Extract:

Microbial abundance profiles are applied widely to understand diseases from the aspect of microbial communities. By investigating the abundance associations of species or genes, we can construct molecular ecological networks (MENs). The MENs are often constructed by calculating the Pearson correlation coefficient (PCC) between genes. In this work, we also applied multimodal mutual information (MMI) to construct MENs. The members which drive the concerned MENs are referred to as key drivers.
Key drivers, which are major components that drive the disease concerned MENs, provide hints to understand the mechanisms of disease and are intensively studied with RNA data. There are various of methods to identify the key drivers in a co-expression network. One method is to incorporate the annotation of genes and pathways of diseases in order to locate the key drivers by considering enrichment of statistic of genes neighborhood [12, 13]. Another category of method distinguishes important MENs by calculating associations between gene modules with meta information like phenotype and GWAS analysis [14, 15], and then detects the key drivers by measuring the genes topology effect. For example, MEGENA  did multiscale hub analysis and Zhang et al. examined the number of N-hob downstream nodes . Those methods on detecting key drivers in RNA data analysis can be adopted to detect key drivers in MENs. Even though Portune et al. locates important microbial species and genes with the assistance of gene annotation to study the MENs , the annotation for microbial genes and species yet demands intensive efforts and the pathways of diseases are incomplete.
The distinction between keystone species and key drivers is that the keystone species are only topologically important, while key drivers motivate disease associated networks. MENs of diseases can be different compared to those from healthy individuals. By analyzing the factors driving the differences, we can uncover the development of the disease.

Given entries:
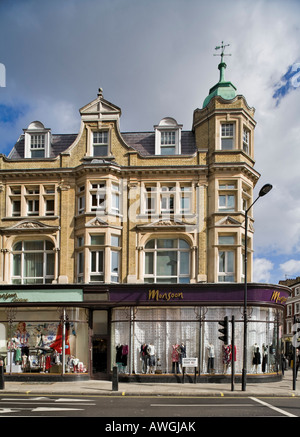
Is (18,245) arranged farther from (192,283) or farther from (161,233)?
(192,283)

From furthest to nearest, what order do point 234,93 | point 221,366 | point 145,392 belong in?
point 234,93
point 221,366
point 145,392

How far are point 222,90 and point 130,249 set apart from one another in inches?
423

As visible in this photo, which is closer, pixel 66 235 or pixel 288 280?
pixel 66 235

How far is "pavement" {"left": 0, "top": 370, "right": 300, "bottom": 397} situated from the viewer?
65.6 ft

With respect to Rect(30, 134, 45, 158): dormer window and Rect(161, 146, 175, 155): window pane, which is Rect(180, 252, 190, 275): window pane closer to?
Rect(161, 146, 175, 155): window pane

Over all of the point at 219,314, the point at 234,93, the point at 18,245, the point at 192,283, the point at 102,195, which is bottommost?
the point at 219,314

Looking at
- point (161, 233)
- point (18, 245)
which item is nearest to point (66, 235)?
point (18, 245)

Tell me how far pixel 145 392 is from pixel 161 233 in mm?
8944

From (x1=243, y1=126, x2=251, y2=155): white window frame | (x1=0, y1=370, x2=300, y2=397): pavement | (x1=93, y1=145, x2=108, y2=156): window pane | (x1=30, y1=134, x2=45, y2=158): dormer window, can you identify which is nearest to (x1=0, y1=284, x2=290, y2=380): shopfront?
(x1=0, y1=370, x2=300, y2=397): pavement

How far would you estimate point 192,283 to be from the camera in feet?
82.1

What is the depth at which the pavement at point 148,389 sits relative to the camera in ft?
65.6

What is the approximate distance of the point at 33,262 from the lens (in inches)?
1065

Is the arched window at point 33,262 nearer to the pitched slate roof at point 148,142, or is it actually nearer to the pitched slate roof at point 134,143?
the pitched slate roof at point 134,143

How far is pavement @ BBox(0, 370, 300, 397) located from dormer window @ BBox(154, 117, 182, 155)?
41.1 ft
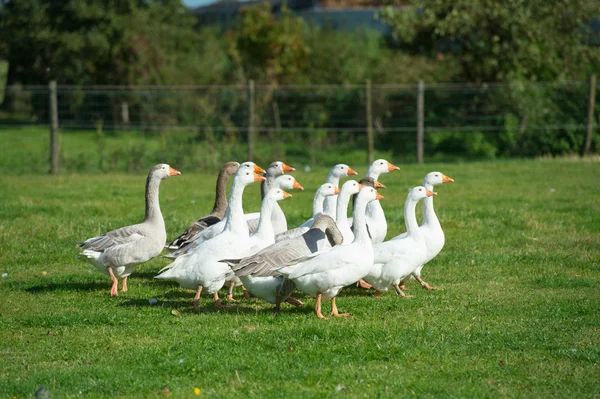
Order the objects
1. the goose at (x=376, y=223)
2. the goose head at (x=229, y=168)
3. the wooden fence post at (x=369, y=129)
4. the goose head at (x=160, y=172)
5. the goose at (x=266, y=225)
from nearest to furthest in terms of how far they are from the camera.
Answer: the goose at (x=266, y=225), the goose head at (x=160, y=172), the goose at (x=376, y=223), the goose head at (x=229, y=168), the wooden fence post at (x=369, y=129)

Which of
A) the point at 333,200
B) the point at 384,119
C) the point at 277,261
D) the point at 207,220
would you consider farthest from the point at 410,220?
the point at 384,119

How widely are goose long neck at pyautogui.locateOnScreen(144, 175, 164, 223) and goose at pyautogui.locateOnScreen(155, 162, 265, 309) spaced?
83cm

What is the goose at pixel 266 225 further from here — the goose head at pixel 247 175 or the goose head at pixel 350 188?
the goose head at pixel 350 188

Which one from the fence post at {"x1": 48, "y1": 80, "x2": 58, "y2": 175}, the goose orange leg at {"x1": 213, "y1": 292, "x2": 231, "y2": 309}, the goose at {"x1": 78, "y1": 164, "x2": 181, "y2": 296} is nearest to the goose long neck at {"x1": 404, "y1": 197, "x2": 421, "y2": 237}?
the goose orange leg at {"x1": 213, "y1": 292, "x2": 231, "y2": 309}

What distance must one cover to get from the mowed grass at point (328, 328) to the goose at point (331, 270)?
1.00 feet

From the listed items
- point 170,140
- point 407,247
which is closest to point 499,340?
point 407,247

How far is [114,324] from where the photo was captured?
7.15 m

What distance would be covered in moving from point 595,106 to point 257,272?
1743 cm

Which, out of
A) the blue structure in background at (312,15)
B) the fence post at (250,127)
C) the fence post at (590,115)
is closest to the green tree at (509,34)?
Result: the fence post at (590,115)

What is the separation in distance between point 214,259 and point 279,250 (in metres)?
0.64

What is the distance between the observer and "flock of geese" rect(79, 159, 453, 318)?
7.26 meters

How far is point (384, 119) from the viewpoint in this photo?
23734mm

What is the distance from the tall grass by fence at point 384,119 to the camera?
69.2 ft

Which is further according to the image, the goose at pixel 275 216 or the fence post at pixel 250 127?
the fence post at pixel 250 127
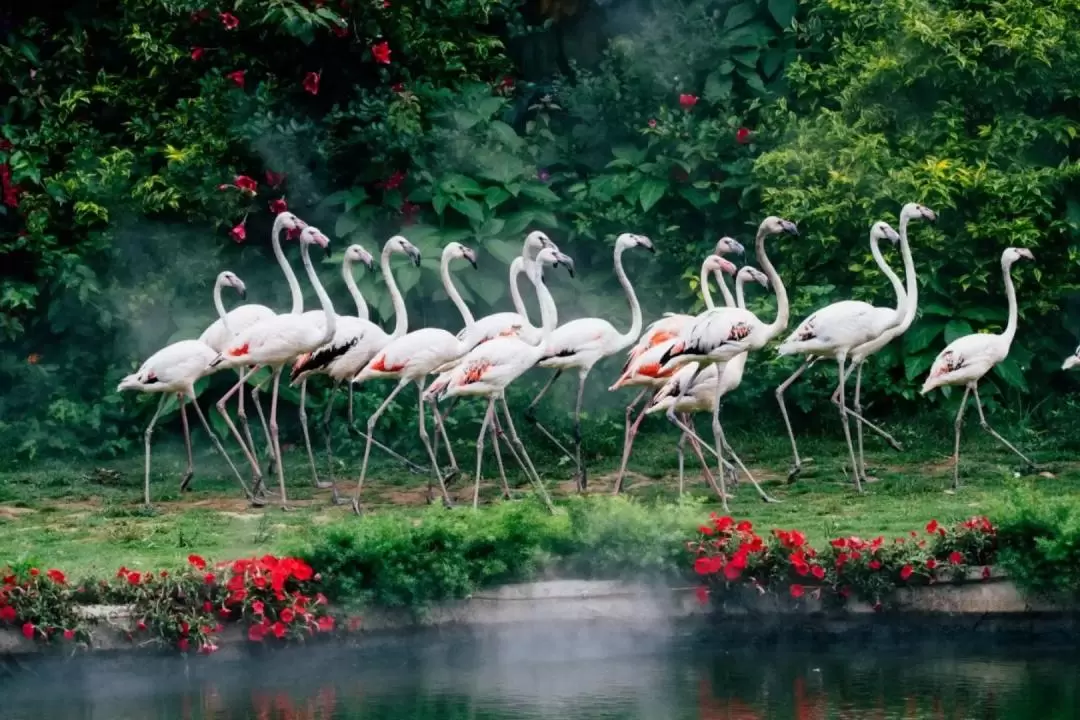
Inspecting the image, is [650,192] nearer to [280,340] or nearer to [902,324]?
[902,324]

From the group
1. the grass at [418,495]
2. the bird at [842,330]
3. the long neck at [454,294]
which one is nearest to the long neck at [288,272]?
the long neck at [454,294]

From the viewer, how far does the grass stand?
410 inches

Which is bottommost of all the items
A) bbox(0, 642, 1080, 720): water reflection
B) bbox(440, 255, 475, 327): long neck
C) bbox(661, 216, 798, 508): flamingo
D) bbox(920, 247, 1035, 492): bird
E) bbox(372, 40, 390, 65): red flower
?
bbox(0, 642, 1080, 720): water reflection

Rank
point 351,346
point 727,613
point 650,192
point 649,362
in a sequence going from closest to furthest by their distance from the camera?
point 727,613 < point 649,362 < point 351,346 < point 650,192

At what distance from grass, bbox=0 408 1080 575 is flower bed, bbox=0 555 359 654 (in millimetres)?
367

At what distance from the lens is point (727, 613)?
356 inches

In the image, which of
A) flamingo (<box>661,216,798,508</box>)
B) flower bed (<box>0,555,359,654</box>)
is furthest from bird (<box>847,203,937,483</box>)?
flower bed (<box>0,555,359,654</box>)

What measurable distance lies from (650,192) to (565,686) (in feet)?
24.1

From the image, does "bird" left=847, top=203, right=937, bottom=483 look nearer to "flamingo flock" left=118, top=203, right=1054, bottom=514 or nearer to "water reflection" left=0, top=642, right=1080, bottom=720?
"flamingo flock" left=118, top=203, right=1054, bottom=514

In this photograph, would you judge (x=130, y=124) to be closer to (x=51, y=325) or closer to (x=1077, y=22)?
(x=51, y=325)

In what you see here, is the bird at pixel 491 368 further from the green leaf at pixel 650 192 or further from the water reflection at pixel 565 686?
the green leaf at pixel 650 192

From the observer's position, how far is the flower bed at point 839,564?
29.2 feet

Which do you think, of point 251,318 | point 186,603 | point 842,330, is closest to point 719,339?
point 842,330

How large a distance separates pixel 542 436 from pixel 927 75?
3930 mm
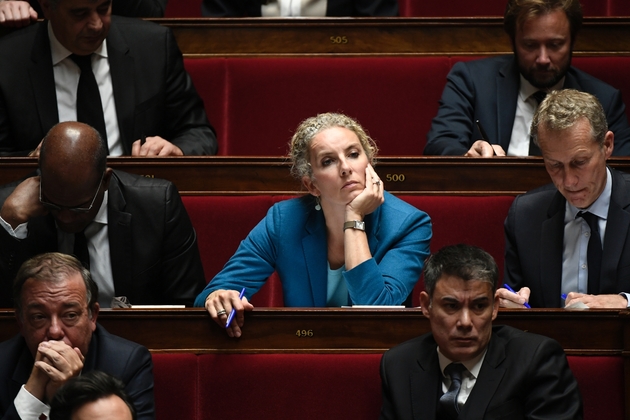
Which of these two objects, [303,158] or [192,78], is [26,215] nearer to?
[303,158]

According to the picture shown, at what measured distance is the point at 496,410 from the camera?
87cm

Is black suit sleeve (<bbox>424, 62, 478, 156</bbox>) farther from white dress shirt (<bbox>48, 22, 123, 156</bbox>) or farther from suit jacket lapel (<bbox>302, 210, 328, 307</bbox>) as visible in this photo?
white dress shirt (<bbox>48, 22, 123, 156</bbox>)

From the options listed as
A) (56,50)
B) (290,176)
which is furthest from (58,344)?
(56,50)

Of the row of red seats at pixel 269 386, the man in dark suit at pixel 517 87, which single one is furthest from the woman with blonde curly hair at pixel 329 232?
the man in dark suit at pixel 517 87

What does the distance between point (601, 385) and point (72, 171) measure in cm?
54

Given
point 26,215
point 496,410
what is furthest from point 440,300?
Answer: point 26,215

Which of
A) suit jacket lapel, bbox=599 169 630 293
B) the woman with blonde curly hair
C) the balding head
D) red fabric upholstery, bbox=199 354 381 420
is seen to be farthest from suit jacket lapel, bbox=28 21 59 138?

Activity 1: In the passage on microbial networks, quote the text starting with "The distinction between" and going on through "of the disease.".
Activity 2: According to the passage on microbial networks, why is it hard to rely on annotation to find key drivers in MENs?

Answer section 1:
The distinction between keystone species and key drivers is that the keystone species are only topologically important, while key drivers motivate disease associated networks. MENs of diseases can be different compared to those from healthy individuals. By analyzing the factors driving the differences, we can uncover the development of the disease.

Answer section 2: Annotating microbial genes and species still takes intensive effort. The disease pathways that such methods depend on are also incomplete.